It’s tempting to predict runaway 1970s inflation as an April Fools’ Day joke. But at the risk of upsetting our friends in the compliance department, we’ll shoot straight here. With that important disclaimer out of the way, here we provide 10 reasons why we aren’t worried about inflation long term:

  1. Technological development. As we learned in our economics 101 textbooks, prices for goods and services tend to be tied to their marginal costs. As technological development continues at a rapid pace, costs to produce and distribute goods and services should continue to fall, putting downward pressure on prices.
  2. Globalization. One of the reasons inflation has been well contained in recent decades is access to cheaper labor and manufacturing capacity in developing nations. Although political pressure to diversify away from China is intensifying, plenty of alternatives still exist—Vietnam, India, and Mexico, just to name a few.
  3. Price transparency. Sometimes called the “Amazon effect,” consumers and businesses have never had an easier time comparison-shopping. The price transparency e-commerce provides has made it much more difficult for price increases to stick.
  4. Labor substitution.

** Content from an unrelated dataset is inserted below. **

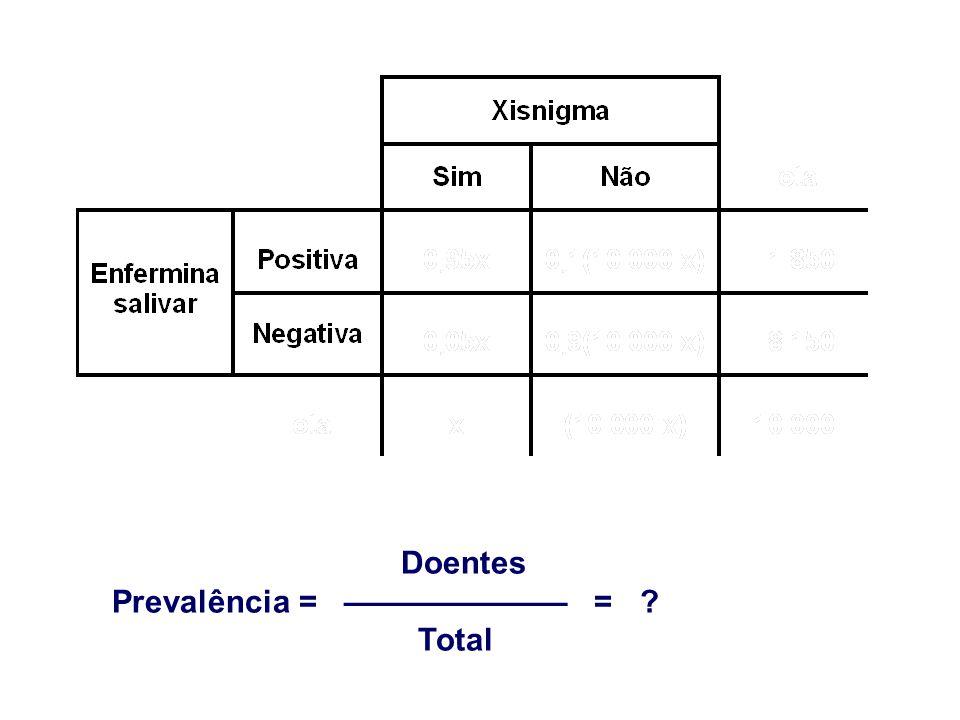 Doentes Prevalência = ——————— = ? Total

Labor is the biggest piece of the inflation puzzle because it is such a large part of companies’ costs. As a result, when companies have the ability to replace labor with cheaper machines, employees have less leverage for more pay. Labor unions also wield less power today than they did decades ago, which hurts collective bargaining power.

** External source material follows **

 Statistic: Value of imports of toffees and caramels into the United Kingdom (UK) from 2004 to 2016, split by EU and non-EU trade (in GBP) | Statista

  5. Anchored inflation expectations. The trend is your friend as they say. Because prices have risen at such a modest pace over the past two decades, people have come to expect modest price increases and pushed back against anything more. Call it a self-fulfilling prophecy.
  6. Fed credibility. Federal Reserve (Fed) Chair Paul Volcker famously broke the back of inflation in the early 1980s. Since then, the Fed has effectively won this battle—even if they lost some credibility by overshooting with their inflation forecasts during the last cycle. There are doubters, but we believe the Fed will be to able keep inflation under control.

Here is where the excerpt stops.